Pero pasan los minutos y maravillosamente no hay desbande. Me han fallado las matemáticas….  Luego comprendo la clave: el manejo de la incertidumbre y la respuesta al cambio lo son todo. La bandada no controla ni contiene las variaciones que hacen que la danza no tenga dos pasos iguales, y ni siquiera es capaz de predecirlas, simplemente las cursa. La habilidad de los pájaros no está solo en controlar las maniobras de vuelo, sino en ser sensibles a las señales de cambio que las guíen dentro del grupo. Et voilà, la moraleja de los pájaros en el atardecer romano: sentir y tomar las cosas como vienen, surfear las olas de cambio e incertidumbre en vez de intentar frenarlas, transforma la energía vital en obra de arte. Me recuerda a algo que leí por ahí: 

Just like nature, I am always changing; and for every phase I'm grateful.

'Murmullo' de estorninos sobre Roma.
En inglés se llama 'murmuration', que me gusta como suena. Hay varias razones por la que, dicen, estos pájaros se comportan así, entre ellas para protegerse de los depredadores o antes de tomar refugio para descansar.La foto no es mía, se ve que me dediqué a observar el espectáculo en vivo, porque no conservo ninguna foto de ese momento.

Después de un buen rato de mirar el cielo acodada en el mármol, siento el cuello entumecido.
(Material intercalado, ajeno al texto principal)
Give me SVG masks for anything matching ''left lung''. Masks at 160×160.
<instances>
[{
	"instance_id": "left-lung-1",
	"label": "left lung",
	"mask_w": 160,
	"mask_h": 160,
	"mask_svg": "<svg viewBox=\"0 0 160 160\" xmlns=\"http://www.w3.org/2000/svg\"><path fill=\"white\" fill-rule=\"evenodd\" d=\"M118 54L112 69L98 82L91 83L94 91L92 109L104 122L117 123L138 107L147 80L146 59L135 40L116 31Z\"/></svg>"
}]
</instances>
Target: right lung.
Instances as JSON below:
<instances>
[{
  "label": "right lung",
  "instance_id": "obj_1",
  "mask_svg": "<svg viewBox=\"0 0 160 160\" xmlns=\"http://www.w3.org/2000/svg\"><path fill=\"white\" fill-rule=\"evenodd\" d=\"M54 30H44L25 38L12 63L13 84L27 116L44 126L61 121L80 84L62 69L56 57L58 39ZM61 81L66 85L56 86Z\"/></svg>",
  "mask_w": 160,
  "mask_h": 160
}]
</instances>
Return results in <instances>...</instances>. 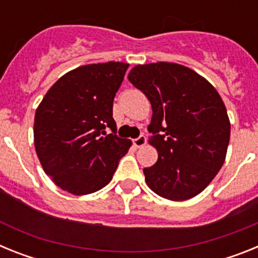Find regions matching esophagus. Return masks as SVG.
Masks as SVG:
<instances>
[{"label": "esophagus", "instance_id": "1", "mask_svg": "<svg viewBox=\"0 0 258 258\" xmlns=\"http://www.w3.org/2000/svg\"><path fill=\"white\" fill-rule=\"evenodd\" d=\"M146 137L145 136H140L138 138H136V140H133V145L136 146L137 149H140V147H143V146L146 145Z\"/></svg>", "mask_w": 258, "mask_h": 258}]
</instances>
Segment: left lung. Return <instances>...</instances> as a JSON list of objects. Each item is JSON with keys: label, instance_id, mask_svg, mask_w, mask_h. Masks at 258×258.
I'll return each mask as SVG.
<instances>
[{"label": "left lung", "instance_id": "left-lung-1", "mask_svg": "<svg viewBox=\"0 0 258 258\" xmlns=\"http://www.w3.org/2000/svg\"><path fill=\"white\" fill-rule=\"evenodd\" d=\"M127 79L152 107L149 142L159 157L143 169L149 187L174 202L197 197L226 157L230 120L220 94L204 77L177 63L136 66Z\"/></svg>", "mask_w": 258, "mask_h": 258}]
</instances>
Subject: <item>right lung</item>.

Me muevo, guardo el diario junto con la copia en italiano del Principito que me compré más temprano y me levanto pensando que es verdad eso de que todos los caminos llevan a Roma; ¿o acaso no todes recorremos el camino que pasa en algún momento por la exploración, el desencanto, el aprendizaje? Bajo los escalones de mármol algo obnubilada en el último atardecer de este viaje. Va a ser mejor ir volviendo, mañana tengo un vuelo temprano. ¡Qué siete años han sido! Las ruinas, las viejitas, las bandadas, lo agradezco todo y lo suelto, para seguir tendiendo camino.